■ EXERCISE TASK ■
In two sentences, what does the project text on Peruvian Amazon peatlands below say?

■ READING PASSAGE ■
## begin

Multi-scale, interdisciplinary, integrated analysis of societal and ecosystem values of Peruvian Amazon peatlands

PI: Sandra Ríos Cáceres (srios.ibc@gmail.com), Instituto del Bien Común, with co-PIs Aoife Bennett (aoife.bennett@gmail.com), Instituto de Estudios Peruanos, and Jorge Solignac Ruíz and Jose David Urquiza Muñoz, Universidad Nacional de la Amazonia Peruana
U.S. Partners: Hinsby Cadillo-Quiroz, Arizona State University; and Victor Gutiérrez-Vélez, Temple University
Project Dates: April 2022 - March 2024

Project Overview
 
While the peatlands of Southeast Asia have long been recognized as threatened major stores of carbon, the tropical peatlands of Amazonia have only recently begun to be identified. Their distribution, depth, carbon content, and socioeconomic dynamics are not well known. Furthermore, existing knowledge is largely based on remote-sensing data with little field validation, and almost no engagement with local peoples.

## end

■ DATA SECTION ■
## begin

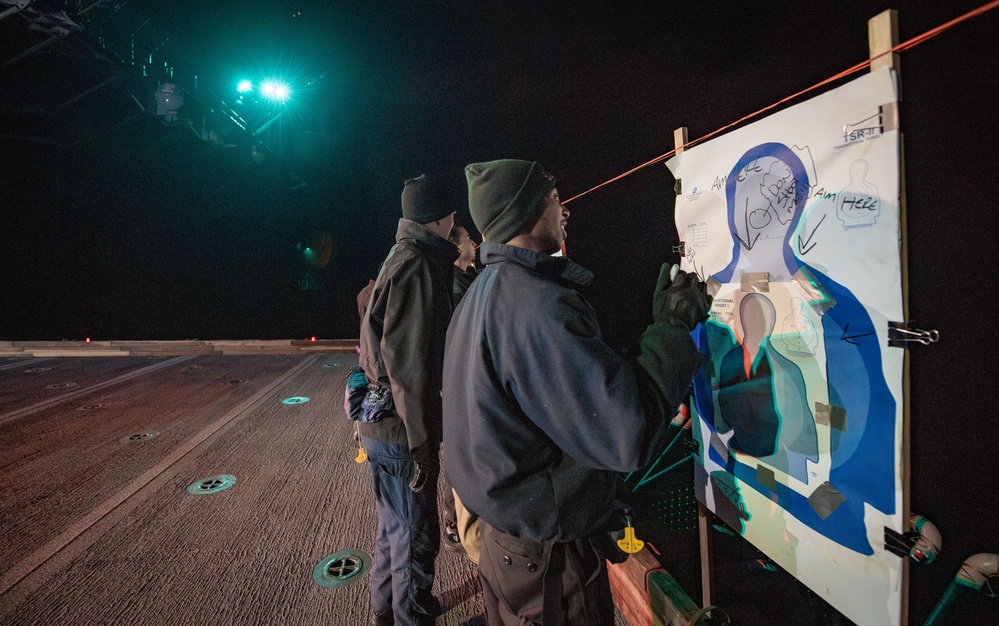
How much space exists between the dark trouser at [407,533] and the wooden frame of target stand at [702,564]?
3.00ft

## end

■ TASK ANSWER ■
The project runs from April 2022 to March 2024 and is led by Sandra Ríos Cáceres of the Instituto del Bien Común, with co-PIs from the Instituto de Estudios Peruanos and the Universidad Nacional de la Amazonia Peruana and U.S. partners at Arizona State University and Temple University. It takes a multi-scale, interdisciplinary look at the societal and ecosystem values of Amazonian tropical peatlands, which unlike Southeast Asia's have only recently begun to be identified and whose distribution, depth, carbon content, and socioeconomic dynamics are poorly known, since existing knowledge rests mostly on remote-sensing data with little field validation and almost no engagement with local peoples.